>> begin DATA FOR PROCESSING

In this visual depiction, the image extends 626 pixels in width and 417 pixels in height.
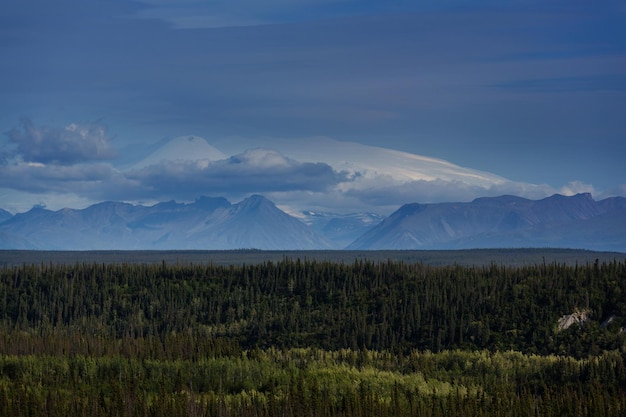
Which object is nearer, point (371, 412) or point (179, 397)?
point (371, 412)

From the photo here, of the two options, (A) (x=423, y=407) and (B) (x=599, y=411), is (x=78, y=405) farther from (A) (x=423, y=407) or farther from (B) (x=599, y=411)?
(B) (x=599, y=411)

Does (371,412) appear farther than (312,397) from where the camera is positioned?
No

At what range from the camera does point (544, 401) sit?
19312 cm

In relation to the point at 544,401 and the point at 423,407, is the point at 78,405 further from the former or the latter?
the point at 544,401

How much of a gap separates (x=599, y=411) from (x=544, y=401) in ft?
44.8

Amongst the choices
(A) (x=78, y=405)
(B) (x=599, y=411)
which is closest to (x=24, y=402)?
(A) (x=78, y=405)

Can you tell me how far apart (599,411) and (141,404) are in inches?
2974

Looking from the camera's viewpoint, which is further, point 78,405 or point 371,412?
point 78,405

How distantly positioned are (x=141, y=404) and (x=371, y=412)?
1511 inches

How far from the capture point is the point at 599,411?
7131 inches

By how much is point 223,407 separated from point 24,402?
33.5 m

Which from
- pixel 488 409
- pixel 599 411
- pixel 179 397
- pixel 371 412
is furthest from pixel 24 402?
pixel 599 411

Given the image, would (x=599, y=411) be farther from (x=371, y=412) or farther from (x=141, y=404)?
(x=141, y=404)

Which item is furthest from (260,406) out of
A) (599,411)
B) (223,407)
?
(599,411)
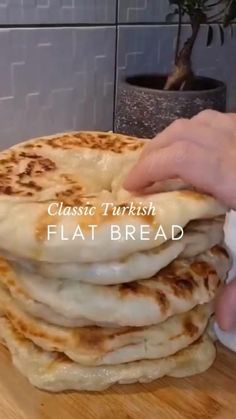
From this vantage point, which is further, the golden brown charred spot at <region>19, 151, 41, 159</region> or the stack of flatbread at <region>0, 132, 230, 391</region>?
the golden brown charred spot at <region>19, 151, 41, 159</region>

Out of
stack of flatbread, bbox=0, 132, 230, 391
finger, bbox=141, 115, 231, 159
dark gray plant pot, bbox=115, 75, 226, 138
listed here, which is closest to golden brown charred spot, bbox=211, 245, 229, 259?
stack of flatbread, bbox=0, 132, 230, 391

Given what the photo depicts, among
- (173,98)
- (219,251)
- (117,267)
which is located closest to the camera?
(117,267)

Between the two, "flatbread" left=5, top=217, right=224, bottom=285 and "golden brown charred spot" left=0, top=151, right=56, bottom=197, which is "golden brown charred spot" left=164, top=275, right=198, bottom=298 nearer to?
"flatbread" left=5, top=217, right=224, bottom=285

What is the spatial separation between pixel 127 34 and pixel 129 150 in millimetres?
537

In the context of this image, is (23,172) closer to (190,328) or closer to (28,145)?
(28,145)

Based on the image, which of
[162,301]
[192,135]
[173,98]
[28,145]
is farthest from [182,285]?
[173,98]

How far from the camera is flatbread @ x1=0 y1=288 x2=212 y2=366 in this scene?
54 centimetres

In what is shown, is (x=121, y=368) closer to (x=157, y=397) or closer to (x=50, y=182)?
(x=157, y=397)

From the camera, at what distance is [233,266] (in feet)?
2.09

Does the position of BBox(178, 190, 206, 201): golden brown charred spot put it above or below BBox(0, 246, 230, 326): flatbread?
above

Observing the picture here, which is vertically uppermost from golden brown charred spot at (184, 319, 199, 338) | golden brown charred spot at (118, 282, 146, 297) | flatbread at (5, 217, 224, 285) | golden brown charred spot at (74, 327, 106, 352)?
flatbread at (5, 217, 224, 285)

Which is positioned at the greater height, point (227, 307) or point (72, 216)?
point (72, 216)

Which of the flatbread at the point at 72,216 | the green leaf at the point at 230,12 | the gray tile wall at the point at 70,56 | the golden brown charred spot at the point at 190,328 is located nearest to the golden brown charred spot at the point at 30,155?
the flatbread at the point at 72,216

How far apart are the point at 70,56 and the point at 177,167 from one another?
603 millimetres
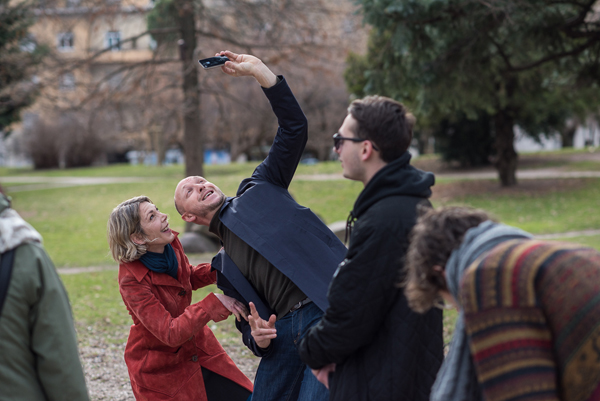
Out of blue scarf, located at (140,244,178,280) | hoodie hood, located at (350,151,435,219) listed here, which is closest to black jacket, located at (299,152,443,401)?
hoodie hood, located at (350,151,435,219)

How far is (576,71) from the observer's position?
11.1m

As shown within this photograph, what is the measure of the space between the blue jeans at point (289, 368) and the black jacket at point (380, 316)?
0.60 m

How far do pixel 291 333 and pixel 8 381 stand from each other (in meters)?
1.28

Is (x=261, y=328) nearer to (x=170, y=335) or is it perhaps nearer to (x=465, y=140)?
(x=170, y=335)

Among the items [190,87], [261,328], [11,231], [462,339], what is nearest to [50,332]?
[11,231]

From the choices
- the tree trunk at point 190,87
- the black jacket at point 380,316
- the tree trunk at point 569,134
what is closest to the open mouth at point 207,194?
the black jacket at point 380,316

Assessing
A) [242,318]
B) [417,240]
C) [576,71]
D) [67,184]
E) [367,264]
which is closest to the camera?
[417,240]

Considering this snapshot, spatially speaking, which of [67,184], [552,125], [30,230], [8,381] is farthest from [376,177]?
[67,184]

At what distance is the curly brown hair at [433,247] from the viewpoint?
1791 mm

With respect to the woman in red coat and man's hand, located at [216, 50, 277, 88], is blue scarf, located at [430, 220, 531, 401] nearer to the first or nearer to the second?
the woman in red coat

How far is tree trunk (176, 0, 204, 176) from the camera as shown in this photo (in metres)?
12.7

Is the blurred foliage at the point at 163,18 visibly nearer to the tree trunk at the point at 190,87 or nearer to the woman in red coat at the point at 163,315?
the tree trunk at the point at 190,87

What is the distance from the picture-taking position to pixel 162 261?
3.23 meters

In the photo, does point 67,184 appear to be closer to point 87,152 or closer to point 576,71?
point 87,152
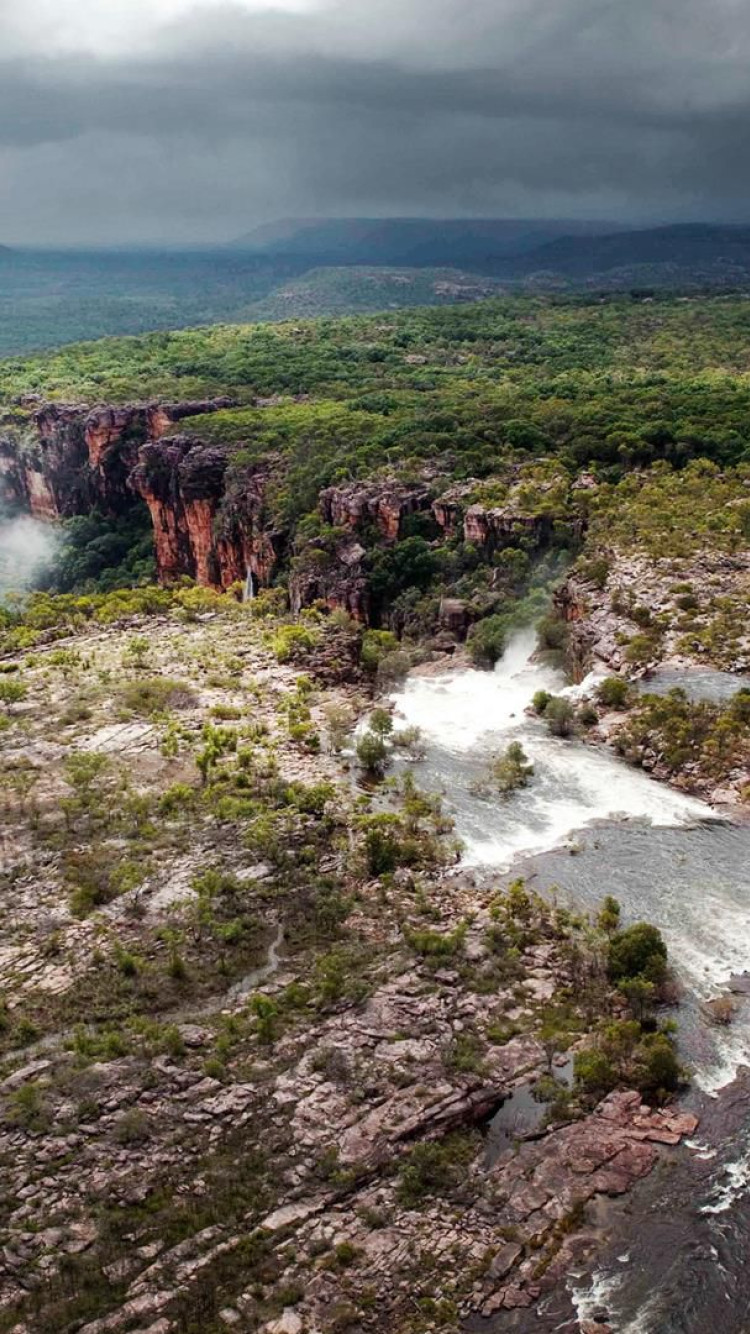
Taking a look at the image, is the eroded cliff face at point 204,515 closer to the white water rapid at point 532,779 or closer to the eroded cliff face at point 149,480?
the eroded cliff face at point 149,480

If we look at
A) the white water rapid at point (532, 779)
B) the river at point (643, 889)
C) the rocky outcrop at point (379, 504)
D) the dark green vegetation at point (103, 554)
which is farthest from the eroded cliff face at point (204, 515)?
the river at point (643, 889)

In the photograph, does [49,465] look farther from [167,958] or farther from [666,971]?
[666,971]

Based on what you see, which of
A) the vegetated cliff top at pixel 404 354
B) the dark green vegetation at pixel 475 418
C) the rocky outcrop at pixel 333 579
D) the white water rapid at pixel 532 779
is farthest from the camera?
the vegetated cliff top at pixel 404 354

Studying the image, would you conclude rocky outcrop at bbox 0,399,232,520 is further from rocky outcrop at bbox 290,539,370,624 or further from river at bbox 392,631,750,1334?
river at bbox 392,631,750,1334

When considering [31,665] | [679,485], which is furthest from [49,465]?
[679,485]

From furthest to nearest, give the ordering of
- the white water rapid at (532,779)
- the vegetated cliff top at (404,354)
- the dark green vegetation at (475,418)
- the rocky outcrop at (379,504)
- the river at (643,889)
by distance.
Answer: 1. the vegetated cliff top at (404,354)
2. the rocky outcrop at (379,504)
3. the dark green vegetation at (475,418)
4. the white water rapid at (532,779)
5. the river at (643,889)

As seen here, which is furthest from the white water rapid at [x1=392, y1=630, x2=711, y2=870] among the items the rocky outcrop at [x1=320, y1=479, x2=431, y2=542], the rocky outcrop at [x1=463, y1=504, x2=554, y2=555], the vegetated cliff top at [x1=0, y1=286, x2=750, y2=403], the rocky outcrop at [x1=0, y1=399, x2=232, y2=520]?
the rocky outcrop at [x1=0, y1=399, x2=232, y2=520]
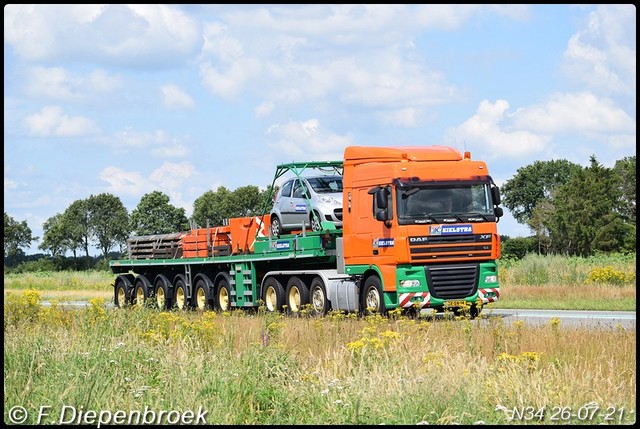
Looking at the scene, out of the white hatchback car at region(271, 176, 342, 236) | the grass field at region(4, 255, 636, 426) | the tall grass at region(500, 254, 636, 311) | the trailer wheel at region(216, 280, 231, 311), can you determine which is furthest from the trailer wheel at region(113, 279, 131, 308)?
the grass field at region(4, 255, 636, 426)

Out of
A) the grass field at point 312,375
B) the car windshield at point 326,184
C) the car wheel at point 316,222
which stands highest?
the car windshield at point 326,184

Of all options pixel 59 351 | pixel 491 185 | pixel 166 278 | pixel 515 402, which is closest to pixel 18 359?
pixel 59 351

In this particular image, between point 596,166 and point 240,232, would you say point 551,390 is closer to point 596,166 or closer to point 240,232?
point 240,232

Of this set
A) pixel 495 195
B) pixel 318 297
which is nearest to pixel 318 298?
pixel 318 297

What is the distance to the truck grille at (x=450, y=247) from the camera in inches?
853

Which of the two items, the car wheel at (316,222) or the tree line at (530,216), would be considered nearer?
the car wheel at (316,222)

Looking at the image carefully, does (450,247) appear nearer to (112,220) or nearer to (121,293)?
(121,293)

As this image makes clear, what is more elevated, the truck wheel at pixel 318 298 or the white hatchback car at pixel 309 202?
the white hatchback car at pixel 309 202

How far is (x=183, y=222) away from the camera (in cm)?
9025

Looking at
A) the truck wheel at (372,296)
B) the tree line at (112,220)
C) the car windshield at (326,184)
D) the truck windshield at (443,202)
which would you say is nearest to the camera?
the truck windshield at (443,202)

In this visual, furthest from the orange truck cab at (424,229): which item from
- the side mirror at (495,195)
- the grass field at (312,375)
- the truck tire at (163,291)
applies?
the truck tire at (163,291)

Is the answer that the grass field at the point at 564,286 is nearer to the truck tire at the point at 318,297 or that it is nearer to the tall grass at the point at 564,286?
the tall grass at the point at 564,286

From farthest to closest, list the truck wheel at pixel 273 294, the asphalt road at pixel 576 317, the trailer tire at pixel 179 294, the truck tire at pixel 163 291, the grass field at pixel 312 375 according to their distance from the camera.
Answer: the truck tire at pixel 163 291, the trailer tire at pixel 179 294, the truck wheel at pixel 273 294, the asphalt road at pixel 576 317, the grass field at pixel 312 375

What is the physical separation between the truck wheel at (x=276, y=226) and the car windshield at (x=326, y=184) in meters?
1.57
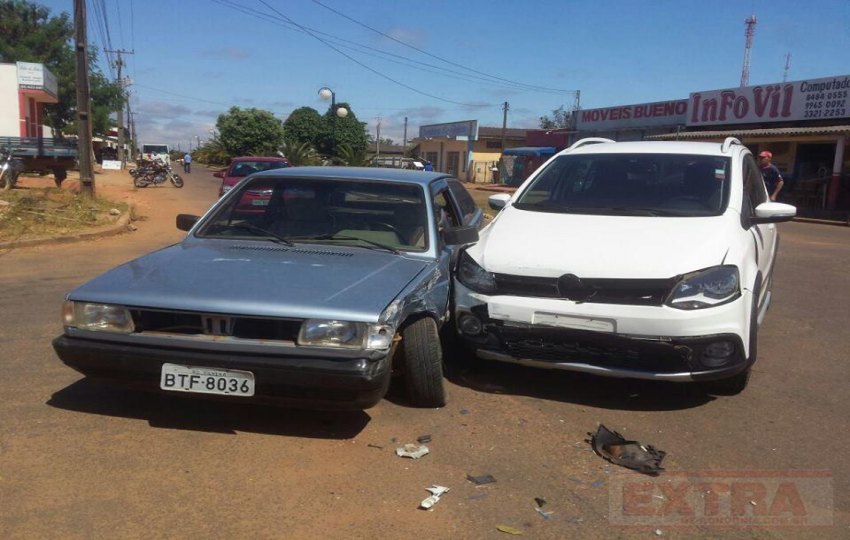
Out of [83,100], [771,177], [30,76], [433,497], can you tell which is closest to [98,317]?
[433,497]

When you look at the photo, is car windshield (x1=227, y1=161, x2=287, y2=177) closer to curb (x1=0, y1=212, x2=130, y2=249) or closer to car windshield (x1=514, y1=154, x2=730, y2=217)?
curb (x1=0, y1=212, x2=130, y2=249)

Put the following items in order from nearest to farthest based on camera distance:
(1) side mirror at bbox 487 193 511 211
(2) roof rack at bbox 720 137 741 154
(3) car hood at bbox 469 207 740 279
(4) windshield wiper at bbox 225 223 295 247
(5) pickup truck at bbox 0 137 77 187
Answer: (3) car hood at bbox 469 207 740 279 < (4) windshield wiper at bbox 225 223 295 247 < (2) roof rack at bbox 720 137 741 154 < (1) side mirror at bbox 487 193 511 211 < (5) pickup truck at bbox 0 137 77 187

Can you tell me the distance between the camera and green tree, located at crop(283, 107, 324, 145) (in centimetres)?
5486

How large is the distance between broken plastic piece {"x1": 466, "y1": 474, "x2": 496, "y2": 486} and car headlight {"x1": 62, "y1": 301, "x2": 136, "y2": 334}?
5.97 ft

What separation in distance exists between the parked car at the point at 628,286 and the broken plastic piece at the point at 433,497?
4.08 feet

>> end DATA FOR PROCESSING

> [WHAT TO WORK ON]: Rewrite the rows between the line holding "In the context" and the line holding "603 millimetres", inclusive, and swap every "golden brown charred spot" for "dark brown burnt spot" while leaving everything else unchanged.

> [CORRECT ANSWER]:
In the context of this image, is (23,172) closer to (190,328) or closer to (28,145)?
(28,145)

Based on the image, which of
[162,301]
[192,135]
[173,98]
[28,145]
is farthest from [182,285]?
[173,98]

How far from the camera is flatbread @ x1=0 y1=288 x2=212 y2=366 in this scene?
54 centimetres

In what is shown, is (x=121, y=368) closer to (x=157, y=397) or closer to (x=50, y=182)?
(x=157, y=397)

From the camera, at what distance is [233,266] (in feet)?
2.09

Does the position of BBox(178, 190, 206, 201): dark brown burnt spot put it above or below BBox(0, 246, 230, 326): flatbread?
above

Observing the picture here, which is vertically uppermost from dark brown burnt spot at (184, 319, 199, 338) | dark brown burnt spot at (118, 282, 146, 297) | flatbread at (5, 217, 224, 285) | dark brown burnt spot at (74, 327, 106, 352)?
flatbread at (5, 217, 224, 285)

Which is positioned at the greater height, point (227, 307) or point (72, 216)?
point (72, 216)

Which of the flatbread at the point at 72,216 | the green leaf at the point at 230,12 | the gray tile wall at the point at 70,56 | the dark brown burnt spot at the point at 190,328 is located nearest to the dark brown burnt spot at the point at 30,155?
the flatbread at the point at 72,216

How far apart are the point at 70,56 and the point at 177,167 from one another?
603 millimetres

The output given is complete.